So I mentioned that before Fire Emblem Warriors, Musou characters tended to be homogeneous in capability and differentiated mainly by various trade-offs. One interesting trade-off is demonstrated by what I like to call the Shazam character - one who is normally weak, but has a transformation that makes them very powerful.

Musou games commonly have three levels of attacks. First are the combos triggered by hitting the weak and strong attack buttons in various patterns. Next are the special attacks - you gradually earn charges for these as you deal and receive damage but can only store a few. They vary between characters but are usually short-range high-damage area attacks. Finally, there’s Rage mode (that’s its name in mainline Dynasty Warriors; it gets called other things in other games). A meter fills as you perform critical hits or successful combos or similar, and when it’s full you can enter Rage, which causes the meter to drain but makes you significantly more powerful until it runs out (and it’s usually capped off with a special attack). So, you might use normal combos on fodder enemies, special attacks on officers, and Rage mode on heroes.
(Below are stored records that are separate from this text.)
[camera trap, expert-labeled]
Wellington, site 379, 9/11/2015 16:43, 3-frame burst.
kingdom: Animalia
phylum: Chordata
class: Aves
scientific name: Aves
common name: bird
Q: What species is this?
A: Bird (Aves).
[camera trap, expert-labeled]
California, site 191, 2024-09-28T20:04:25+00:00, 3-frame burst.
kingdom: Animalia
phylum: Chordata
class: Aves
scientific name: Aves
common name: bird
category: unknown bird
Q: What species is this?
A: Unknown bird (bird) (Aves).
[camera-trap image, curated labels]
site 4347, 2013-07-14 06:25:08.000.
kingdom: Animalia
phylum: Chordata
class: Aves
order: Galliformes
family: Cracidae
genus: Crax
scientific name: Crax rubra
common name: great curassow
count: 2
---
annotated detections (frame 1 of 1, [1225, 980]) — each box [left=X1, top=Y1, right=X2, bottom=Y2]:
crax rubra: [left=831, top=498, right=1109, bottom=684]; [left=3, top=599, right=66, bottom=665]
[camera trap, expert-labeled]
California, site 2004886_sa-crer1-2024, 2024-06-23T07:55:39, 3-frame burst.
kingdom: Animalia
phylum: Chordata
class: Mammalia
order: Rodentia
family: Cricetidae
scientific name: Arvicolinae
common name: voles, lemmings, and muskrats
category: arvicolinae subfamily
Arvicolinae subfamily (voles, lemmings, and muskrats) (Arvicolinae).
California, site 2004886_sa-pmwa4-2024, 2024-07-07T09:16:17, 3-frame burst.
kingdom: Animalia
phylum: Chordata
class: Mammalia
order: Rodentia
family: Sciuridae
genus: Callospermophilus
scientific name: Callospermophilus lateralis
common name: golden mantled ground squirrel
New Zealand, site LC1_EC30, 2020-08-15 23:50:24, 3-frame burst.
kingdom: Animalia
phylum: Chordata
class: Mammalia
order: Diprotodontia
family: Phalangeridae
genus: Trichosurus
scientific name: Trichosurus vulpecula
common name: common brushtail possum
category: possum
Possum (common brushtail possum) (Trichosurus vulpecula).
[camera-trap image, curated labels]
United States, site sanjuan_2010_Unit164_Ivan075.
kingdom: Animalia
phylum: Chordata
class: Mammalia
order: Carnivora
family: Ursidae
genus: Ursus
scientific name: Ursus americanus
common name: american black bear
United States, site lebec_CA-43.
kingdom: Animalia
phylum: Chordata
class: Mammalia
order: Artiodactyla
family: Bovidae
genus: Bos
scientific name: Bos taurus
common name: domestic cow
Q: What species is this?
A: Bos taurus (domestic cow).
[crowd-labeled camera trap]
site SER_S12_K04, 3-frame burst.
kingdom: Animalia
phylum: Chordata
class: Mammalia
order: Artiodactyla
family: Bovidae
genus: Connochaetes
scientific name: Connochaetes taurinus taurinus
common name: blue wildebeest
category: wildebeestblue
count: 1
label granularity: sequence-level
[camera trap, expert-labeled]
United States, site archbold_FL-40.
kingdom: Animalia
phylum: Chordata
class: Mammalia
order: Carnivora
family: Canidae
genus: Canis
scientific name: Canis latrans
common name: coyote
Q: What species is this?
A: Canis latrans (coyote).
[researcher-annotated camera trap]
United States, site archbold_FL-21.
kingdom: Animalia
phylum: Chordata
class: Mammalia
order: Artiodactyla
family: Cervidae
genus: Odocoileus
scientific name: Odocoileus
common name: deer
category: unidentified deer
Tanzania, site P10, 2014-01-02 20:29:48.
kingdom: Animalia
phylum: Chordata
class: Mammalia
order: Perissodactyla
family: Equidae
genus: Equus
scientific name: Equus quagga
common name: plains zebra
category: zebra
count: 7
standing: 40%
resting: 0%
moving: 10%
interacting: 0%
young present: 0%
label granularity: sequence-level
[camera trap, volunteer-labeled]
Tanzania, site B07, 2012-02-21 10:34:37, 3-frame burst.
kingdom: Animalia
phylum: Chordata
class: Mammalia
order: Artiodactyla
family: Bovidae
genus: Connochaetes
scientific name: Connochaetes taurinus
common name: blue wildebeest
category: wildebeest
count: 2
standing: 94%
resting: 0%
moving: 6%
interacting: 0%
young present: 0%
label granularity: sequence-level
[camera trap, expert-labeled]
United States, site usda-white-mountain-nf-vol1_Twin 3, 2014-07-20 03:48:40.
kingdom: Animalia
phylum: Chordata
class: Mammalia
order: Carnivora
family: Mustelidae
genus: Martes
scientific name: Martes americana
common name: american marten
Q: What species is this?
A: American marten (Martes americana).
Young Link in Hyrule Warriors and Tiki in Fire Emblem Warriors have comparatively weak combos, but have especially powerful Rage modes - Young Link puts on the Fierce Deity Mask and Tiki transforms into a dragon. So the primary way to maximize these characters' effectiveness is to spend as much time in Rage mode as possible - and to help with that, these characters (and only these characters, I believe) have the ability to spend special attack charges to refill the Rage meter.

They’re still fairly awkward to use in the early-to-mid-game, but if you invest in them and get the right upgrades and weapon skills, by the late game they can basically spend entire missions in Rage mode, making them extremely powerful.

This is hardly the first game to make characters with this sort of dynamic, but it occurred to me that this is very much the sort of thing you can only do in non-competitive games. If these games had versus modes, you’d basically have to ban Young Link and Tiki or they would dominate high-level play. But in single-player or even cooperative games, it’s actually okay to have this kind of imbalance. It creates interesting experiences, giving players a chance to invest in characters that then “break” the game - which in that context can be satisfying and fun.